In the work of Ivanova S.E., Loginova I.V., Tyndall T. “Phosphorus: mechanisms of losses from the soil and ways to reduce them” (Ivanova et al., 2011), the chemical fixation of phosphorus in soils is noted as one of the main factors of a low degree the use of phosphorus by plants (at the level of 5 - 25% of the amount of phosphorus introduced in the 1st year). Increasing the degree of phosphorus use by plants in the year of application has a pronounced environmental effect - reducing the ingress of phosphorus with surface and underground runoff into water bodies.
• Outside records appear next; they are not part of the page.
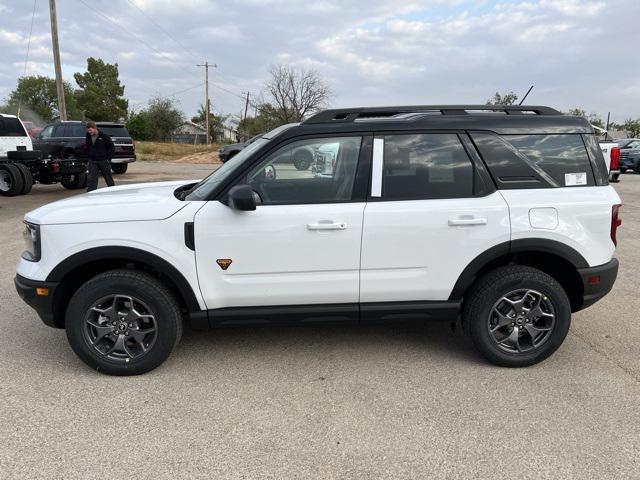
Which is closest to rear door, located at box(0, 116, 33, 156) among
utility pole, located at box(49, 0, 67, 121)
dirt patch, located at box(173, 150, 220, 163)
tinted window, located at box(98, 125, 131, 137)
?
tinted window, located at box(98, 125, 131, 137)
The combination of the organic component in the form of humic substances with the mineral in fertilizers prevents the chemical fixation of phosphorus into poorly soluble calcium, magnesium, iron and aluminum phosphates and retains phosphorus in a form available to plants.
In our opinion, the use of humic preparations in the composition of mineral macrofertilizers is very promising.
Currently, there are several ways to introduce humates into dry mineral fertilizers:
- surface treatment of granulated industrial fertilizers, which is widely used in the preparation of mechanical fertilizer mixtures;
- mechanical introduction of humates into powder with subsequent granulation in small-scale production of mineral fertilizers.
- introduction of humates into the melt during large-scale production of mineral fertilizers (industrial production).
The use of humic preparations for the production of liquid mineral fertilizers used for foliar treatment of crops has become very widespread in Russia and abroad.
The purpose of this publication is to show the comparative effectiveness of humated and conventional granular mineral fertilizers on grain crops (winter and spring wheat, barley) and spring rapeseed in various soil and climatic zones of Russia.
Sodium humate Sakhalin was chosen as a humic preparation to obtain guaranteed high results in terms of agrochemical efficiency with the following indicators ( tab. one).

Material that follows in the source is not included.